BEGIN INFORMATION SHOWN
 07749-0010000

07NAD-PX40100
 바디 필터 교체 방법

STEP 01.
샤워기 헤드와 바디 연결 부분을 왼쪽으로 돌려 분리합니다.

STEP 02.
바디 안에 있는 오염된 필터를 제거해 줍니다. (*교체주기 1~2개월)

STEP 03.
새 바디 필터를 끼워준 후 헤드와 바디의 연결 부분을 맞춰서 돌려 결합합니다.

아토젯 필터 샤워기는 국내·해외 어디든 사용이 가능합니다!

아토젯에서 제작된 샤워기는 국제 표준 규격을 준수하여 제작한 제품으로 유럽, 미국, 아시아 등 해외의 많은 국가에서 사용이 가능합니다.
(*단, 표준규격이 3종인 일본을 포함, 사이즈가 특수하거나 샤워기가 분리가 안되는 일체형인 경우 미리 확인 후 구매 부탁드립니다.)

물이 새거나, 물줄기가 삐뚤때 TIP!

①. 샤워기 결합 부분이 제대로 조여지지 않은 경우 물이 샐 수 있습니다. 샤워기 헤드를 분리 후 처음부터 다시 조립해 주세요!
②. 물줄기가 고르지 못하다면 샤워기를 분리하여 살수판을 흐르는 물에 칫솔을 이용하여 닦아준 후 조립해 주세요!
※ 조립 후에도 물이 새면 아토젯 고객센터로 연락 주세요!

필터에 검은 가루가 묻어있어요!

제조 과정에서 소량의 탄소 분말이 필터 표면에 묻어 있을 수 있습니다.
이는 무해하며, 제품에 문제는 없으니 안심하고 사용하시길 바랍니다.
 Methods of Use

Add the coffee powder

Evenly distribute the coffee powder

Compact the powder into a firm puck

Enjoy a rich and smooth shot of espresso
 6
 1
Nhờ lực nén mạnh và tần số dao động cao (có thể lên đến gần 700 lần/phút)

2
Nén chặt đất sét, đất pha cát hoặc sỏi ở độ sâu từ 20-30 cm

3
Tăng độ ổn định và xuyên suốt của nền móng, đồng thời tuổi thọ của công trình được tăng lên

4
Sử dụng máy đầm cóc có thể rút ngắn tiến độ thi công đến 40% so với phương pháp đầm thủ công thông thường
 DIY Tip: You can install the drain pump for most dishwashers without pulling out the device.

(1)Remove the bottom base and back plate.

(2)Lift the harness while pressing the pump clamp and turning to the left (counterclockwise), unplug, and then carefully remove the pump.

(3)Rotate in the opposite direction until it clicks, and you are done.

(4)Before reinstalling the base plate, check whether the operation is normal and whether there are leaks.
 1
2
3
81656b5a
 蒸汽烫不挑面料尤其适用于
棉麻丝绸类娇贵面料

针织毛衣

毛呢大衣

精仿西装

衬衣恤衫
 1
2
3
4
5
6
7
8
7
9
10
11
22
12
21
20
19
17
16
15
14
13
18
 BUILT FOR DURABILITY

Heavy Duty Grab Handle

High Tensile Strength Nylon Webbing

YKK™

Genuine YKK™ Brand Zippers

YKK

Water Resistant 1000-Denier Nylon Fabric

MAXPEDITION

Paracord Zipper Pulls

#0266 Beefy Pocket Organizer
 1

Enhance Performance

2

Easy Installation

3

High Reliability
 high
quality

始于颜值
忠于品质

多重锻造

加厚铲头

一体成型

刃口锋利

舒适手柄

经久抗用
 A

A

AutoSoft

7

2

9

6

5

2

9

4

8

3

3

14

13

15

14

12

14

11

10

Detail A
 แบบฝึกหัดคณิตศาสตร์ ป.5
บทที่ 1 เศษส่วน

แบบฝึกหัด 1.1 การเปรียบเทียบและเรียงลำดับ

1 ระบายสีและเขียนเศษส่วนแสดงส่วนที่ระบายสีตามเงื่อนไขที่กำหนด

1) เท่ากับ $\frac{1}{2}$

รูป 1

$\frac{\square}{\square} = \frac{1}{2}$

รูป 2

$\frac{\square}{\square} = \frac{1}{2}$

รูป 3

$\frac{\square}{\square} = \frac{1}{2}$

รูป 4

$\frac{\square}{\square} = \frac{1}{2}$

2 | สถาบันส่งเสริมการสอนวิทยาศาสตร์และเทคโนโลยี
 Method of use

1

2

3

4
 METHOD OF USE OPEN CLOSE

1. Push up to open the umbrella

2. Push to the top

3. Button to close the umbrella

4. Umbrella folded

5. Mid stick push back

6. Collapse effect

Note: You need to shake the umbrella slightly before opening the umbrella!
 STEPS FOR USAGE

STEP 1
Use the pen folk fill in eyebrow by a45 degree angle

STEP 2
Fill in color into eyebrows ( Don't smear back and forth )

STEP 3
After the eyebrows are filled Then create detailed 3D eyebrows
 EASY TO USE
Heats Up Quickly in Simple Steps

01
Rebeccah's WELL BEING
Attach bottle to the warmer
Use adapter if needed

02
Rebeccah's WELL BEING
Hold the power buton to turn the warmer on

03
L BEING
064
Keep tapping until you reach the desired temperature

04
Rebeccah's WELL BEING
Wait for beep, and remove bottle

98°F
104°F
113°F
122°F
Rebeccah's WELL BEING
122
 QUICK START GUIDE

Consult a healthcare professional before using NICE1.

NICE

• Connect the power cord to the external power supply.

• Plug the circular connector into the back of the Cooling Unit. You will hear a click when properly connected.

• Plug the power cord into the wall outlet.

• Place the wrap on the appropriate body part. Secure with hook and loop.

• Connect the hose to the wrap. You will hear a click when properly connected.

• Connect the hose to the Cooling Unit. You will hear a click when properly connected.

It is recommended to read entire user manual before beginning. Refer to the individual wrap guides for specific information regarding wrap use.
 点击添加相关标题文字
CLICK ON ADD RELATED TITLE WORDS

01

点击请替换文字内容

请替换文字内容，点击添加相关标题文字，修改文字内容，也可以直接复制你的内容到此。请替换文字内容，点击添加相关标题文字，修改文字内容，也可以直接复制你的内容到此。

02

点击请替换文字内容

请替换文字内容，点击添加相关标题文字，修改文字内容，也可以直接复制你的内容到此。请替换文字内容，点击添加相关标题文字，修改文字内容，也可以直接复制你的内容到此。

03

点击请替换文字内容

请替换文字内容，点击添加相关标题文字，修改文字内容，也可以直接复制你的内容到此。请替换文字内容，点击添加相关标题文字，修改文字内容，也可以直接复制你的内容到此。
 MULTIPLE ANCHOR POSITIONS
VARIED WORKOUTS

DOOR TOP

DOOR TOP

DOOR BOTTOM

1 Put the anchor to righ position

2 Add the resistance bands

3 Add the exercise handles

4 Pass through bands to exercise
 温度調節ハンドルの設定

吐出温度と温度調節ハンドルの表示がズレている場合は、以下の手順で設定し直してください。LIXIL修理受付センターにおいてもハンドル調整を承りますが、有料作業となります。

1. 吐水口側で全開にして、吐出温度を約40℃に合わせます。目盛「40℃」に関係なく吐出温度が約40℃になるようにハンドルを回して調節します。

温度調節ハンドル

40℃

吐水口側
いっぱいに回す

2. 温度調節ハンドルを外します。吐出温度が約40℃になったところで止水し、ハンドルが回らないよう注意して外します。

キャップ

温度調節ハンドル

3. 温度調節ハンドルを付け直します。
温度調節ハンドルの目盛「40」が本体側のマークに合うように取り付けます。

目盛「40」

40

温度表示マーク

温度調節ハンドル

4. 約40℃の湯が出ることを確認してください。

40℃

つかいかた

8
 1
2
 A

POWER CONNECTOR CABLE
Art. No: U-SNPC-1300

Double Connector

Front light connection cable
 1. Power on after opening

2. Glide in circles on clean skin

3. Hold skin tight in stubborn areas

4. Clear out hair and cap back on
END INFORMATION SHOWN
_YOUR INSTRUCTIONS_
Copy out the entries. Leave every line exactly as it is.

_REPLY TO THE EXERCISE_
 07749-0010000

07NAD-PX40100
 바디 필터 교체 방법

STEP 01.
샤워기 헤드와 바디 연결 부분을 왼쪽으로 돌려 분리합니다.

STEP 02.
바디 안에 있는 오염된 필터를 제거해 줍니다. (*교체주기 1~2개월)

STEP 03.
새 바디 필터를 끼워준 후 헤드와 바디의 연결 부분을 맞춰서 돌려 결합합니다.

아토젯 필터 샤워기는 국내·해외 어디든 사용이 가능합니다!

아토젯에서 제작된 샤워기는 국제 표준 규격을 준수하여 제작한 제품으로 유럽, 미국, 아시아 등 해외의 많은 국가에서 사용이 가능합니다.
(*단, 표준규격이 3종인 일본을 포함, 사이즈가 특수하거나 샤워기가 분리가 안되는 일체형인 경우 미리 확인 후 구매 부탁드립니다.)

물이 새거나, 물줄기가 삐뚤때 TIP!

①. 샤워기 결합 부분이 제대로 조여지지 않은 경우 물이 샐 수 있습니다. 샤워기 헤드를 분리 후 처음부터 다시 조립해 주세요!
②. 물줄기가 고르지 못하다면 샤워기를 분리하여 살수판을 흐르는 물에 칫솔을 이용하여 닦아준 후 조립해 주세요!
※ 조립 후에도 물이 새면 아토젯 고객센터로 연락 주세요!

필터에 검은 가루가 묻어있어요!

제조 과정에서 소량의 탄소 분말이 필터 표면에 묻어 있을 수 있습니다.
이는 무해하며, 제품에 문제는 없으니 안심하고 사용하시길 바랍니다.
 Methods of Use

Add the coffee powder

Evenly distribute the coffee powder

Compact the powder into a firm puck

Enjoy a rich and smooth shot of espresso
 6
 1
Nhờ lực nén mạnh và tần số dao động cao (có thể lên đến gần 700 lần/phút)

2
Nén chặt đất sét, đất pha cát hoặc sỏi ở độ sâu từ 20-30 cm

3
Tăng độ ổn định và xuyên suốt của nền móng, đồng thời tuổi thọ của công trình được tăng lên

4
Sử dụng máy đầm cóc có thể rút ngắn tiến độ thi công đến 40% so với phương pháp đầm thủ công thông thường
 DIY Tip: You can install the drain pump for most dishwashers without pulling out the device.

(1)Remove the bottom base and back plate.

(2)Lift the harness while pressing the pump clamp and turning to the left (counterclockwise), unplug, and then carefully remove the pump.

(3)Rotate in the opposite direction until it clicks, and you are done.

(4)Before reinstalling the base plate, check whether the operation is normal and whether there are leaks.
 1
2
3
81656b5a
 蒸汽烫不挑面料尤其适用于
棉麻丝绸类娇贵面料

针织毛衣

毛呢大衣

精仿西装

衬衣恤衫
 1
2
3
4
5
6
7
8
7
9
10
11
22
12
21
20
19
17
16
15
14
13
18
 BUILT FOR DURABILITY

Heavy Duty Grab Handle

High Tensile Strength Nylon Webbing

YKK™

Genuine YKK™ Brand Zippers

YKK

Water Resistant 1000-Denier Nylon Fabric

MAXPEDITION

Paracord Zipper Pulls

#0266 Beefy Pocket Organizer
 1

Enhance Performance

2

Easy Installation

3

High Reliability
 high
quality

始于颜值
忠于品质

多重锻造

加厚铲头

一体成型

刃口锋利

舒适手柄

经久抗用
 A

A

AutoSoft

7

2

9

6

5

2

9

4

8

3

3

14

13

15

14

12

14

11

10

Detail A
 แบบฝึกหัดคณิตศาสตร์ ป.5
บทที่ 1 เศษส่วน

แบบฝึกหัด 1.1 การเปรียบเทียบและเรียงลำดับ

1 ระบายสีและเขียนเศษส่วนแสดงส่วนที่ระบายสีตามเงื่อนไขที่กำหนด

1) เท่ากับ $\frac{1}{2}$

รูป 1

$\frac{\square}{\square} = \frac{1}{2}$

รูป 2

$\frac{\square}{\square} = \frac{1}{2}$

รูป 3

$\frac{\square}{\square} = \frac{1}{2}$

รูป 4

$\frac{\square}{\square} = \frac{1}{2}$

2 | สถาบันส่งเสริมการสอนวิทยาศาสตร์และเทคโนโลยี
 Method of use

1

2

3

4
 METHOD OF USE OPEN CLOSE

1. Push up to open the umbrella

2. Push to the top

3. Button to close the umbrella

4. Umbrella folded

5. Mid stick push back

6. Collapse effect

Note: You need to shake the umbrella slightly before opening the umbrella!
 STEPS FOR USAGE

STEP 1
Use the pen folk fill in eyebrow by a45 degree angle

STEP 2
Fill in color into eyebrows ( Don't smear back and forth )

STEP 3
After the eyebrows are filled Then create detailed 3D eyebrows
 EASY TO USE
Heats Up Quickly in Simple Steps

01
Rebeccah's WELL BEING
Attach bottle to the warmer
Use adapter if needed

02
Rebeccah's WELL BEING
Hold the power buton to turn the warmer on

03
L BEING
064
Keep tapping until you reach the desired temperature

04
Rebeccah's WELL BEING
Wait for beep, and remove bottle

98°F
104°F
113°F
122°F
Rebeccah's WELL BEING
122
 QUICK START GUIDE

Consult a healthcare professional before using NICE1.

NICE

• Connect the power cord to the external power supply.

• Plug the circular connector into the back of the Cooling Unit. You will hear a click when properly connected.

• Plug the power cord into the wall outlet.

• Place the wrap on the appropriate body part. Secure with hook and loop.

• Connect the hose to the wrap. You will hear a click when properly connected.

• Connect the hose to the Cooling Unit. You will hear a click when properly connected.

It is recommended to read entire user manual before beginning. Refer to the individual wrap guides for specific information regarding wrap use.
 点击添加相关标题文字
CLICK ON ADD RELATED TITLE WORDS

01

点击请替换文字内容

请替换文字内容，点击添加相关标题文字，修改文字内容，也可以直接复制你的内容到此。请替换文字内容，点击添加相关标题文字，修改文字内容，也可以直接复制你的内容到此。

02

点击请替换文字内容

请替换文字内容，点击添加相关标题文字，修改文字内容，也可以直接复制你的内容到此。请替换文字内容，点击添加相关标题文字，修改文字内容，也可以直接复制你的内容到此。

03

点击请替换文字内容

请替换文字内容，点击添加相关标题文字，修改文字内容，也可以直接复制你的内容到此。请替换文字内容，点击添加相关标题文字，修改文字内容，也可以直接复制你的内容到此。
 MULTIPLE ANCHOR POSITIONS
VARIED WORKOUTS

DOOR TOP

DOOR TOP

DOOR BOTTOM

1 Put the anchor to righ position

2 Add the resistance bands

3 Add the exercise handles

4 Pass through bands to exercise
 温度調節ハンドルの設定

吐出温度と温度調節ハンドルの表示がズレている場合は、以下の手順で設定し直してください。LIXIL修理受付センターにおいてもハンドル調整を承りますが、有料作業となります。

1. 吐水口側で全開にして、吐出温度を約40℃に合わせます。目盛「40℃」に関係なく吐出温度が約40℃になるようにハンドルを回して調節します。

温度調節ハンドル

40℃

吐水口側
いっぱいに回す

2. 温度調節ハンドルを外します。吐出温度が約40℃になったところで止水し、ハンドルが回らないよう注意して外します。

キャップ

温度調節ハンドル

3. 温度調節ハンドルを付け直します。
温度調節ハンドルの目盛「40」が本体側のマークに合うように取り付けます。

目盛「40」

40

温度表示マーク

温度調節ハンドル

4. 約40℃の湯が出ることを確認してください。

40℃

つかいかた

8
 1
2
 A

POWER CONNECTOR CABLE
Art. No: U-SNPC-1300

Double Connector

Front light connection cable
 1. Power on after opening

2. Glide in circles on clean skin

3. Hold skin tight in stubborn areas

4. Clear out hair and cap back on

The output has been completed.